WRITTEN EXERCISE:
Rewrite as a numbered list the lines of the records from the one that contains "Which is closest to the blueberry" through the end of the records, omitting blank lines and leaving out the pictures.

:: PROVIDED ENTRIES ::

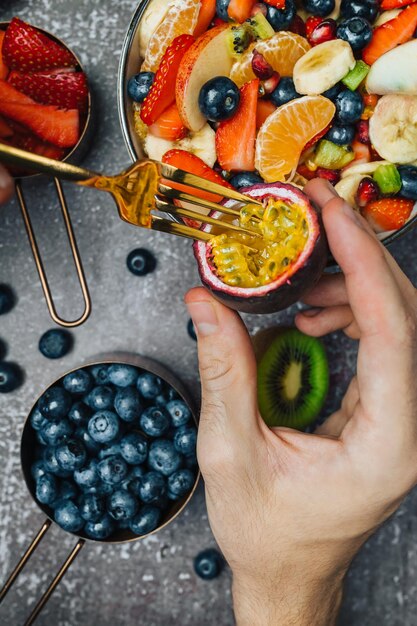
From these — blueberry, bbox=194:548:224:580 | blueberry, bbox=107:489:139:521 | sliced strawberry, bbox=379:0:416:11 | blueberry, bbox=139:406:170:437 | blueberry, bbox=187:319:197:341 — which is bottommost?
blueberry, bbox=194:548:224:580

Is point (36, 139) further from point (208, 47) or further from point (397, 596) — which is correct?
point (397, 596)

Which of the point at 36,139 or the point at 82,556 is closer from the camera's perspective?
the point at 36,139

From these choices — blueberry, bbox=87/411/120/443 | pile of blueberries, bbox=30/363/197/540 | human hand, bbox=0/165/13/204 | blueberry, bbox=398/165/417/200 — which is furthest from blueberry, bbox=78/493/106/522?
blueberry, bbox=398/165/417/200

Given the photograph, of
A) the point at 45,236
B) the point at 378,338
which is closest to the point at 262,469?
the point at 378,338

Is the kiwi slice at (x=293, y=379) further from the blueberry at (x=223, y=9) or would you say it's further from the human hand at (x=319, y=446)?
the blueberry at (x=223, y=9)

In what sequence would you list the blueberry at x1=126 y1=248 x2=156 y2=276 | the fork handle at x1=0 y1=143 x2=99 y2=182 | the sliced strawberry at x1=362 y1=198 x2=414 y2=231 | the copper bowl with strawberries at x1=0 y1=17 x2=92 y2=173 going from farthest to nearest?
the blueberry at x1=126 y1=248 x2=156 y2=276, the copper bowl with strawberries at x1=0 y1=17 x2=92 y2=173, the sliced strawberry at x1=362 y1=198 x2=414 y2=231, the fork handle at x1=0 y1=143 x2=99 y2=182

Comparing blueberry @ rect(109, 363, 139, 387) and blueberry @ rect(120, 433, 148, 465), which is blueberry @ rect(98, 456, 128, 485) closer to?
blueberry @ rect(120, 433, 148, 465)

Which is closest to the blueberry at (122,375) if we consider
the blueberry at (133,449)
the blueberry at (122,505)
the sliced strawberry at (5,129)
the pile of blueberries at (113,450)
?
the pile of blueberries at (113,450)
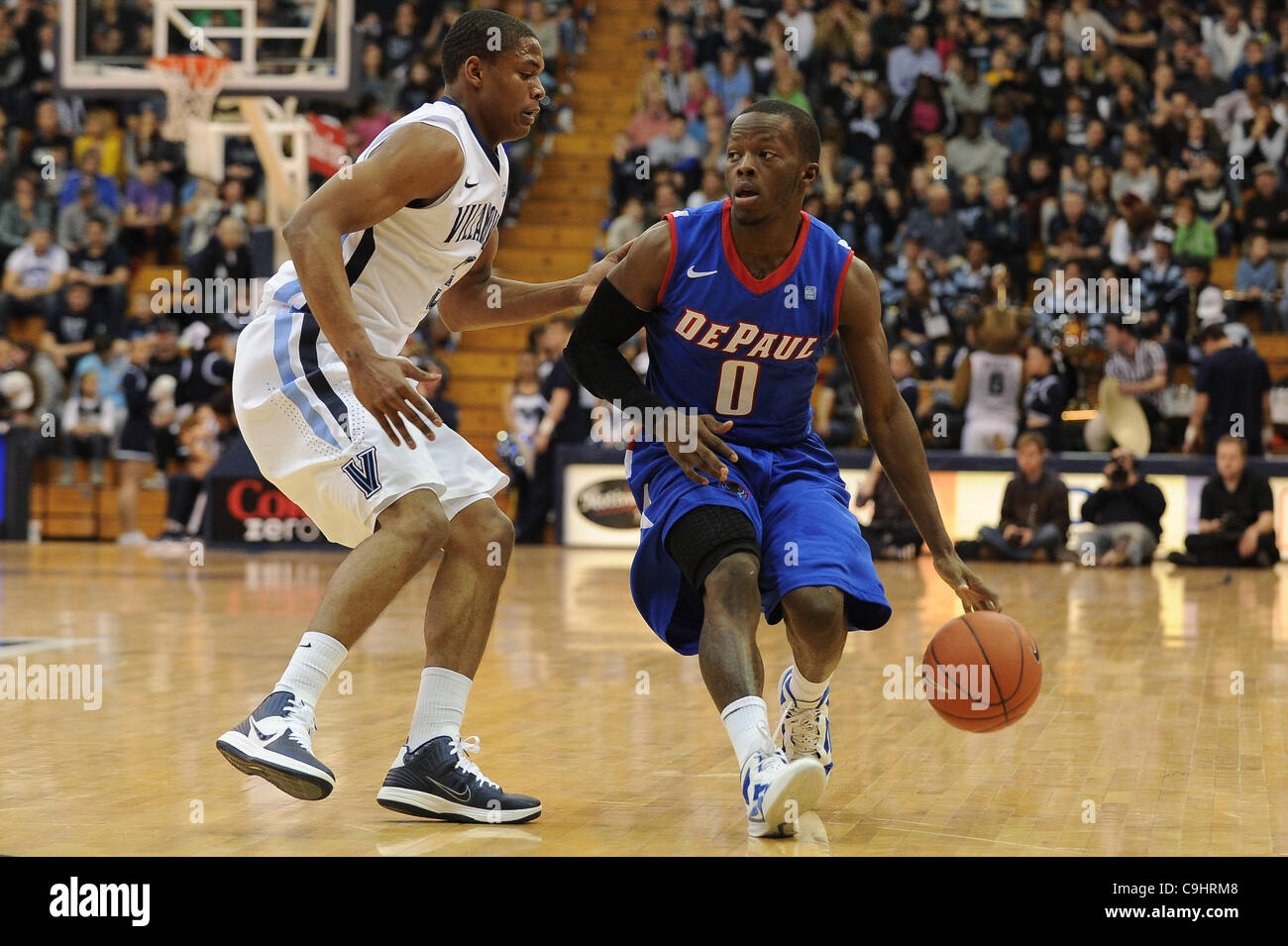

:::

CORRECT RESPONSE:
1. Which is closest to the blueberry at (122,375) if we consider
2. the blueberry at (133,449)
3. the blueberry at (122,505)
4. the sliced strawberry at (5,129)
5. the pile of blueberries at (113,450)
6. ?
7. the pile of blueberries at (113,450)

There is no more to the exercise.